READING PASSAGE below:
Published on: April 28, 2023

Area of Science:

  • Agricultural Science
  • Environmental Chemistry
  • Ecotoxicology

Background:

  • Seed coatings protect crops but can lead to pollinator exposure to pesticide residues.
  • Understanding pesticide translocation into plant reproductive parts is vital for pollinator safety assessments.

Purpose of the Study:

  • To extend a dynamic pesticide uptake model to include flower compartments (nectar and pollen).
  • To simulate and assess pesticide exposure risks to pollinators from seed coating and spray applications.

Main Methods:

  • Extended a dynamic pesticide uptake model to incorporate maize flower compartments.
  • Simulated field experiments involving seed/soil and spray pesticide applications.
  • Fitted dissipation half-lives for imidacloprid in pollen, comparing model predictions with observations.

Main Results:

  • The model successfully simulated field experiments for both seed/soil and spray applications.
  • Simulated dissipation rates (growth dilution, degradation) were often lower than empirical loss rates due to continuous soil delivery.
  • Fitted imidacloprid half-lives in pollen ranged from 0.2 to 0.9 days, aligning with spray application observations.

Conclusions:

  • The model predicts that mobile, persistent, and nonvolatile soil chemicals can translocate to pollen.
  • This finding is significant for assessing risks from Persistent, Mobile, and Toxic (PMT) chemicals.
  • The model can be integrated into broader frameworks for estimating pollinator exposure to pesticides.
End of READING PASSAGE.
DATA EXCERPTS below:
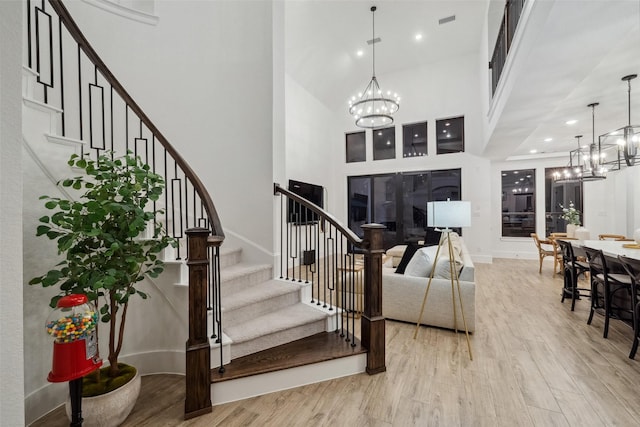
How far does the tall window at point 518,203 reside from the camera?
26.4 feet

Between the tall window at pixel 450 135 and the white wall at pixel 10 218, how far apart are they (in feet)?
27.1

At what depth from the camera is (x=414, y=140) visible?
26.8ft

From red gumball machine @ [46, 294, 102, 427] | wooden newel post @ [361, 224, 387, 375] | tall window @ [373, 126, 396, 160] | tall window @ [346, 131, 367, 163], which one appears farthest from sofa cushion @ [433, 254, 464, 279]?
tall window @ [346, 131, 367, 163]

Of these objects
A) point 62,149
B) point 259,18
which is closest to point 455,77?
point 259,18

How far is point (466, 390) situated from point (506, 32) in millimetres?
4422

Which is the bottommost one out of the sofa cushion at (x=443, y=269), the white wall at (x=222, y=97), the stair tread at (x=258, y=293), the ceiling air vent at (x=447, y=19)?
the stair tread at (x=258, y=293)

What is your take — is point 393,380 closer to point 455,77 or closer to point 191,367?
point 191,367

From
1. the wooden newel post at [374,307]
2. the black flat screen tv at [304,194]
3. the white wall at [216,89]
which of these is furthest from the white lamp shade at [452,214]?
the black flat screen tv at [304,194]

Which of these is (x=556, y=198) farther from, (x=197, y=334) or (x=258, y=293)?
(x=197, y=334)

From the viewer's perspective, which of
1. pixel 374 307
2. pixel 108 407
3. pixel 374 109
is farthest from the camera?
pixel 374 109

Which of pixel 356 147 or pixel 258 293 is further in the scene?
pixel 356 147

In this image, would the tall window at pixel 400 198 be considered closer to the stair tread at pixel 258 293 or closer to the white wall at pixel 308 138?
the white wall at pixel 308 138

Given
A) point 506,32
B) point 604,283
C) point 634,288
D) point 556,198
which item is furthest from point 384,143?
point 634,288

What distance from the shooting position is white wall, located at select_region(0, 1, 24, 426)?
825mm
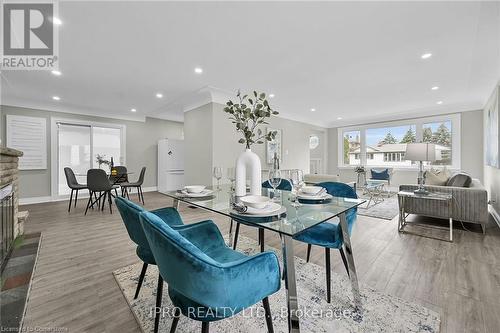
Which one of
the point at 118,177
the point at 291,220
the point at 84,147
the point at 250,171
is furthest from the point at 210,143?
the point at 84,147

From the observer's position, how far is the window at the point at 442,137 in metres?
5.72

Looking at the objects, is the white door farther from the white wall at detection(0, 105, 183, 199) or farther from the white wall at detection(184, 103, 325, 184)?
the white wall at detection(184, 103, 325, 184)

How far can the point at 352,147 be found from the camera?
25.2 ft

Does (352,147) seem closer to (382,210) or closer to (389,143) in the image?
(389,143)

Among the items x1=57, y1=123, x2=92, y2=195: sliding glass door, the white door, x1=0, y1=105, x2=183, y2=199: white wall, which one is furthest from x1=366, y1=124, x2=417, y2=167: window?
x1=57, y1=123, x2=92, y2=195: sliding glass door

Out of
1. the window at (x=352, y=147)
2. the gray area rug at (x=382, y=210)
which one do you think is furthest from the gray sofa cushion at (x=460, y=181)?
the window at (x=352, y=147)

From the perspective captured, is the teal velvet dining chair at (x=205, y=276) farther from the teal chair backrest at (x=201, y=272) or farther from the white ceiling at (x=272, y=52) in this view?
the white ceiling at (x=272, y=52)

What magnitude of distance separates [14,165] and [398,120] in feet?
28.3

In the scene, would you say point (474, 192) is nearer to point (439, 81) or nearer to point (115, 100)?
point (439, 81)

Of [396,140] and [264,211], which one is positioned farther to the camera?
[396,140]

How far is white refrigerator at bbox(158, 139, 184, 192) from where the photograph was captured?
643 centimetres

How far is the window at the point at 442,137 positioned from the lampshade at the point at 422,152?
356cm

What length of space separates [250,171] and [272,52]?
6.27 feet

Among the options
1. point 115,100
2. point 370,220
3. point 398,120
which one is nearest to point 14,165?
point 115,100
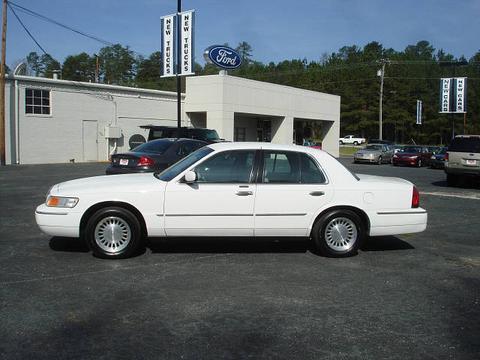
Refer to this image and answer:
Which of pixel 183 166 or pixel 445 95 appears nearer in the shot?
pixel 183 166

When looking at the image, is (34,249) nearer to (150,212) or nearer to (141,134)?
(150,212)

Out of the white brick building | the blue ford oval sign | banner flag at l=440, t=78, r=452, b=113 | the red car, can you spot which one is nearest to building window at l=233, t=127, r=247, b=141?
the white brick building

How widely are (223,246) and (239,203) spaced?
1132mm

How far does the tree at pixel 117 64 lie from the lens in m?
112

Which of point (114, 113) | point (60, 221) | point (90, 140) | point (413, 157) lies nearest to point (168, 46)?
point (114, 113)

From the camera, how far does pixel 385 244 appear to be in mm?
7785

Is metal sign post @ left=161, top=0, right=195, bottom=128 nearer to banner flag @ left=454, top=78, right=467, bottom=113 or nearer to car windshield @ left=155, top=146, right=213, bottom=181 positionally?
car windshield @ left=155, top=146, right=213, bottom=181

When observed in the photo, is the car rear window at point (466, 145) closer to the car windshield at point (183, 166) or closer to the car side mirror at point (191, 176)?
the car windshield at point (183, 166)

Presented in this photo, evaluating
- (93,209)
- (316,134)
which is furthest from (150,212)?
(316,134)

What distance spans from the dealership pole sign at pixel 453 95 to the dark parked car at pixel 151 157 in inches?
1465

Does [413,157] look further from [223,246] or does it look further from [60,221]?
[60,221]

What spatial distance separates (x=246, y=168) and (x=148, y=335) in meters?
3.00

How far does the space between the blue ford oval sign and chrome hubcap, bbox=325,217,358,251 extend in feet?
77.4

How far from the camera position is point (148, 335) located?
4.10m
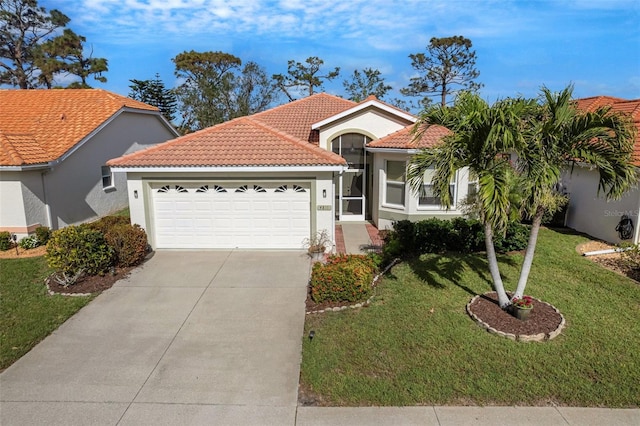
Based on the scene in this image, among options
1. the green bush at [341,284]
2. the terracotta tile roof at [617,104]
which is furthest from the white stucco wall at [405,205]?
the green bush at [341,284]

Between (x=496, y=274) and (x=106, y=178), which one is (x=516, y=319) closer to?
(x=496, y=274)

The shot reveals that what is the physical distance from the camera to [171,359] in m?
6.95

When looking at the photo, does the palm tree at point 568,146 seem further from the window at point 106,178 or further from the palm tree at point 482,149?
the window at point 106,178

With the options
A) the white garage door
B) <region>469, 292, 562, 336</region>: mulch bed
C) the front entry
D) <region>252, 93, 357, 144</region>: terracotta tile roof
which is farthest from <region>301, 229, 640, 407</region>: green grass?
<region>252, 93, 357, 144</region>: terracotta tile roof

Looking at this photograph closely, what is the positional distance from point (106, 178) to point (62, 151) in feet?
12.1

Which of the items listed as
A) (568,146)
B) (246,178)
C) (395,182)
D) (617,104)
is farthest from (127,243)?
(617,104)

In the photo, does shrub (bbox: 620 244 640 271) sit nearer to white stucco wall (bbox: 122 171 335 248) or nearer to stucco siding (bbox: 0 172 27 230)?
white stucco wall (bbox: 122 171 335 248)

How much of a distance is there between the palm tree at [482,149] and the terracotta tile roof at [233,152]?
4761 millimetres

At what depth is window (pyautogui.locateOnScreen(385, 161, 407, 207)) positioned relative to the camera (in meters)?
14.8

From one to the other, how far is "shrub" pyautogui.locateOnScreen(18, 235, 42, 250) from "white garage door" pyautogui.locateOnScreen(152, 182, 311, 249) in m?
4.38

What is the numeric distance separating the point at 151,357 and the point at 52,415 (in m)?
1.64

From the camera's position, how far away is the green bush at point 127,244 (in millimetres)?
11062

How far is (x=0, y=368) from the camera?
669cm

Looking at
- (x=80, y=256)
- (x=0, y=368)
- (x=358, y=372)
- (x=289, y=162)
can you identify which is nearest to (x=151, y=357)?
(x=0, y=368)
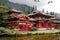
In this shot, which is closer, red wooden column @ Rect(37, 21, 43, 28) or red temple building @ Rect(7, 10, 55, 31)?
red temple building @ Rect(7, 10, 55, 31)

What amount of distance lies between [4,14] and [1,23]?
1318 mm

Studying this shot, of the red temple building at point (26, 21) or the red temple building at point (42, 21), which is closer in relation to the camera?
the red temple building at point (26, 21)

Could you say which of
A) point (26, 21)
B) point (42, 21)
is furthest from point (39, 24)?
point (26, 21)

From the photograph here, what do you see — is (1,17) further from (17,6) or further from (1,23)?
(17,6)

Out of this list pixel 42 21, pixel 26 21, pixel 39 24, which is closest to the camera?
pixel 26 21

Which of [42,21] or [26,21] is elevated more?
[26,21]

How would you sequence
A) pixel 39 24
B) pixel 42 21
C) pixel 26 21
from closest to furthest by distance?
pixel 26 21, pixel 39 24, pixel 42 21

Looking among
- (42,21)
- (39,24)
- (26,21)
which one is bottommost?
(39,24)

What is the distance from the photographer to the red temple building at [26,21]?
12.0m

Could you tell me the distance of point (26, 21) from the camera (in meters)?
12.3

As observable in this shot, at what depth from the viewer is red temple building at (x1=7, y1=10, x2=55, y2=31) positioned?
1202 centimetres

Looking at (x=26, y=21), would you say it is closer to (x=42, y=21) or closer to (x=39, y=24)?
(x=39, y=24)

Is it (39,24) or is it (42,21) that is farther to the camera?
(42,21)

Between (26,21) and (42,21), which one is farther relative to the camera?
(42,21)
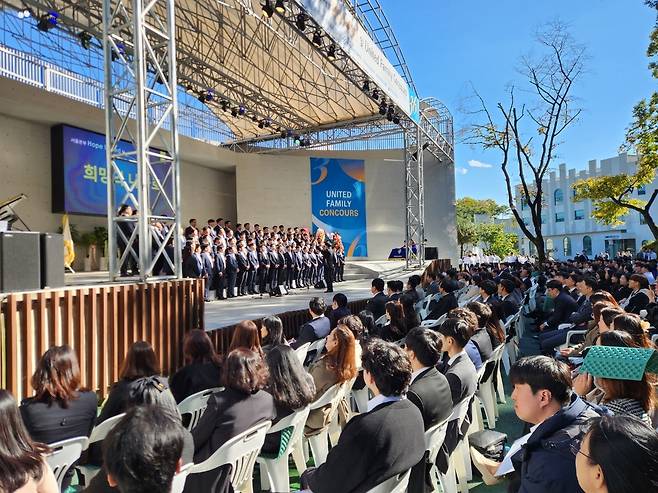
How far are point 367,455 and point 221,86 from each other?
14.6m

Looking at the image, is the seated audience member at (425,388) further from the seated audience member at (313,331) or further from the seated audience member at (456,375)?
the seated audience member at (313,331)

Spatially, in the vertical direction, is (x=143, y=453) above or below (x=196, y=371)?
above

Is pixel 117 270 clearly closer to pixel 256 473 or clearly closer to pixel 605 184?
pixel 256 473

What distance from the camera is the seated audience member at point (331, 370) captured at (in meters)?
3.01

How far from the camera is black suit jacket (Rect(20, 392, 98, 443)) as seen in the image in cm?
End of DATA EXCERPTS.
### [TASK OBJECTIVE]
Copy out the part of the study summary above between "Purpose of the" and "predictions with observations.", inclusive. The listing is separate material and is unrelated to the study summary.

### [SOLVED PROBLEM]
Purpose of the Study:

  • To extend a dynamic pesticide uptake model to include flower compartments (nectar and pollen).
  • To simulate and assess pesticide exposure risks to pollinators from seed coating and spray applications.

Main Methods:

  • Extended a dynamic pesticide uptake model to incorporate maize flower compartments.
  • Simulated field experiments involving seed/soil and spray pesticide applications.
  • Fitted dissipation half-lives for imidacloprid in pollen, comparing model predictions with observations.